And so, you know, from 20 to 40, and then 40 to 80, you know, and just kept on going up until I finally came to a place where one I think comfortable and to clients started saying no more than they said, Yes. So that's a key factor of figuring out pricing and figuring out how to go up on what you're charging clients is if if you start getting the majority of the feedback from somebody who's interested in you is no, then you know, you've kind of reached your plateau at this season, right? You don't have to stay there. But at this season, like that's, that's kind of the supply demand where that meets in the middle.
And so just recently, actually, when I decided like to start Self-Made Web Designer, I ended up going back and going, Okay, I don't want to be working a ton on, I'm going to double my project price and double my hourly rate again, and crazy thing that happened was my day went up exponentially from doing that, you know, so I think I went from like 75 to $80 to $150 an hour. And people just kept asking me to help and so you know, I think freelancers probably struggle more with asking for less than what people would be willing to pay. And so my encouragement is let the market determine what you're worth. And you do that by taking a chance and going up in price and seeing if somebody responds with a yes. And then you just keep going until the doors start shutting, and you know, you've reached it.
Laurence Bradford 38:22
Yeah, thinking about what you just said, with like, putting your price kind of like, in your mind ridiculously high, like just doubling it from 75 or something an hour and then getting even more interest to work with you. I feel like when you have a higher price point like that, and again, I think like with web design development, like people are used to seeing those numbers, I think it probably depends on what you're doing exactly on a site like Upwork. But I imagine like, as a client, they would see Oh, like Chris has this really high rate. He also has a ton of reviews and he has a lot of stars, like at this point, because you've been on Upwork for a while, you know, he's done a bunch of projects. He's charging that much and must be because he's really great and he's always great reviews right? So it almost is like a sign of social proof or something or like like you're really in demand and that's why you're charging that much and other people are paying you that much and like they gotta get in. It's kind of like a psychological thing.

■ YOUR OBJECTIVE ■
Quote the stretch of the freelance pricing interview from "And so, you" through "in the middle.", word for word.

■ STORED DATA ■
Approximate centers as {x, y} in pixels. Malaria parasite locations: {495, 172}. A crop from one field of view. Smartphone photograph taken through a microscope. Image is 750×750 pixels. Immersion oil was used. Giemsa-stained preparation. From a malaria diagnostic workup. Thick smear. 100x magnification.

■ REPLY ■
And so, you know, from 20 to 40, and then 40 to 80, you know, and just kept on going up until I finally came to a place where one I think comfortable and to clients started saying no more than they said, Yes. So that's a key factor of figuring out pricing and figuring out how to go up on what you're charging clients is if if you start getting the majority of the feedback from somebody who's interested in you is no, then you know, you've kind of reached your plateau at this season, right? You don't have to stay there. But at this season, like that's, that's kind of the supply demand where that meets in the middle.